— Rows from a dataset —
■ ■ ■ ■ ■ ■ ■

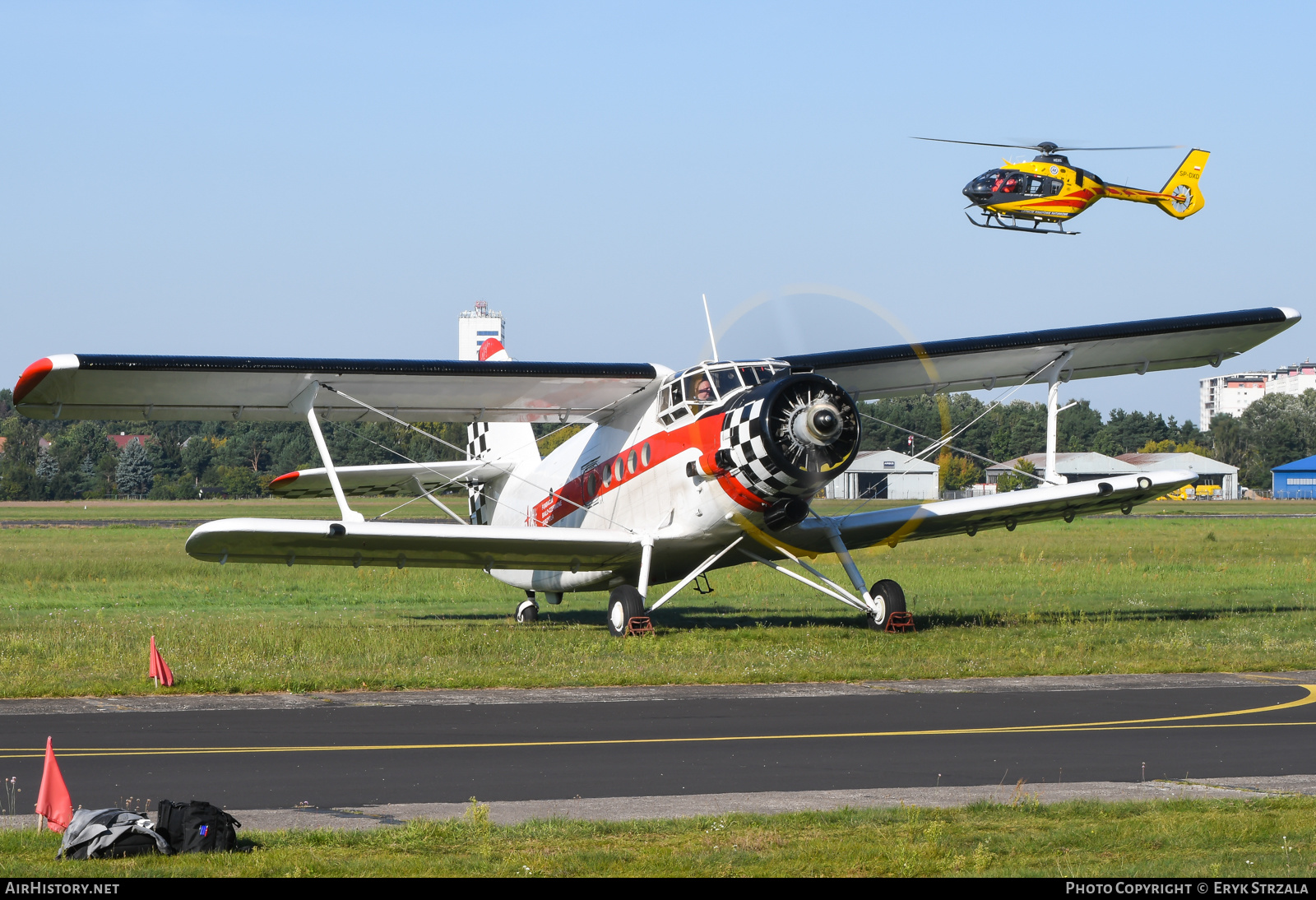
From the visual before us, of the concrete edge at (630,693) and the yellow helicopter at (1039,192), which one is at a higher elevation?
the yellow helicopter at (1039,192)

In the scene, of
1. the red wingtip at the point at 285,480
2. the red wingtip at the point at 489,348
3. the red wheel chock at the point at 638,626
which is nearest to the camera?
the red wheel chock at the point at 638,626

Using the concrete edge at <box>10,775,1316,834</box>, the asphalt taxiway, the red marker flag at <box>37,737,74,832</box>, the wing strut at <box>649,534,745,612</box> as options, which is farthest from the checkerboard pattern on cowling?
the red marker flag at <box>37,737,74,832</box>

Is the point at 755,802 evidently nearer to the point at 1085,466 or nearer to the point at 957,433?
the point at 957,433

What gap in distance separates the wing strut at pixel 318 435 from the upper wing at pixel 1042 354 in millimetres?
6568

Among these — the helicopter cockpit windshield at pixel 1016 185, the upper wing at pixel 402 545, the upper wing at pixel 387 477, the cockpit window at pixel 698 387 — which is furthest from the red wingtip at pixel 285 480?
the helicopter cockpit windshield at pixel 1016 185

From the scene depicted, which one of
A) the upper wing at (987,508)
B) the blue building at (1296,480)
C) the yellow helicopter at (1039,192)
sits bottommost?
the blue building at (1296,480)

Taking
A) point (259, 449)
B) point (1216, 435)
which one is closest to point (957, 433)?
point (259, 449)

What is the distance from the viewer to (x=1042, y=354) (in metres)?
21.4

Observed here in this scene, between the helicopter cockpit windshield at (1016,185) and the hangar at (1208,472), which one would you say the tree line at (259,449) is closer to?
the hangar at (1208,472)

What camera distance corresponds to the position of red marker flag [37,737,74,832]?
7.45 meters

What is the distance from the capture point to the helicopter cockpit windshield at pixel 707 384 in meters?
18.0

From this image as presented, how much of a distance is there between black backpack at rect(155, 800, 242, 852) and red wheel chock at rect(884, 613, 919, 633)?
12.9m

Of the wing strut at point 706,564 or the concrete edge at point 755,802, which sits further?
the wing strut at point 706,564

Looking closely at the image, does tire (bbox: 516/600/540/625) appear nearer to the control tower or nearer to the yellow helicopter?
the yellow helicopter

■ ■ ■ ■ ■ ■ ■

— WHAT THE EXERCISE ASKS —
Reproduce all of the rows above word for word, omitting the pictures.

— EXPECTED ANSWER —
From the visual before us, of the concrete edge at (630,693) and the yellow helicopter at (1039,192), which one is at a higher elevation?
the yellow helicopter at (1039,192)

In the scene, of
1. the red wingtip at the point at 285,480
2. the red wingtip at the point at 489,348
3. the red wheel chock at the point at 638,626
which is nearest to the camera?
the red wheel chock at the point at 638,626

Using the concrete edge at <box>10,775,1316,834</box>, the asphalt taxiway, the red marker flag at <box>37,737,74,832</box>, the wing strut at <box>649,534,745,612</box> as options, which is farthest from the checkerboard pattern on cowling?
the red marker flag at <box>37,737,74,832</box>

Is the point at 755,802 evidently nearer to the point at 1085,466 or nearer to the point at 957,433?
the point at 957,433

What gap in distance separates the wing strut at pixel 318 435 from the upper wing at pixel 1042 354 in millimetres?
6568

Among these — the helicopter cockpit windshield at pixel 1016 185, the upper wing at pixel 402 545, the upper wing at pixel 387 477, the cockpit window at pixel 698 387 — which is furthest from the red wingtip at pixel 285 480?
the helicopter cockpit windshield at pixel 1016 185

From the scene depicted, which one of
A) the upper wing at (987,508)
B) the blue building at (1296,480)
C) the yellow helicopter at (1039,192)
sits bottommost?
the blue building at (1296,480)

Taking
A) point (259, 449)
B) point (1216, 435)
which one is closest to point (957, 433)?
point (259, 449)

What is the distance from the viewer to (x=1042, y=354) (in metres)?
21.4

Observed here in this scene, between the helicopter cockpit windshield at (1016,185) and the hangar at (1208,472), which one would you say the tree line at (259,449) is closer to?
the hangar at (1208,472)

What camera distance corresponds to the position of red marker flag [37,737,74,832]?
7.45 meters

What is the distance from the capture point to the helicopter cockpit windshield at pixel 707 384 in meters?
18.0

From this image as presented, how much of a distance is there between black backpack at rect(155, 800, 242, 852) and red wheel chock at rect(884, 613, 919, 633)?
12.9m

Of the wing strut at point 706,564 or the concrete edge at point 755,802, which sits further?
the wing strut at point 706,564

Looking closely at the image, does tire (bbox: 516/600/540/625) appear nearer to the control tower or nearer to the yellow helicopter?
the yellow helicopter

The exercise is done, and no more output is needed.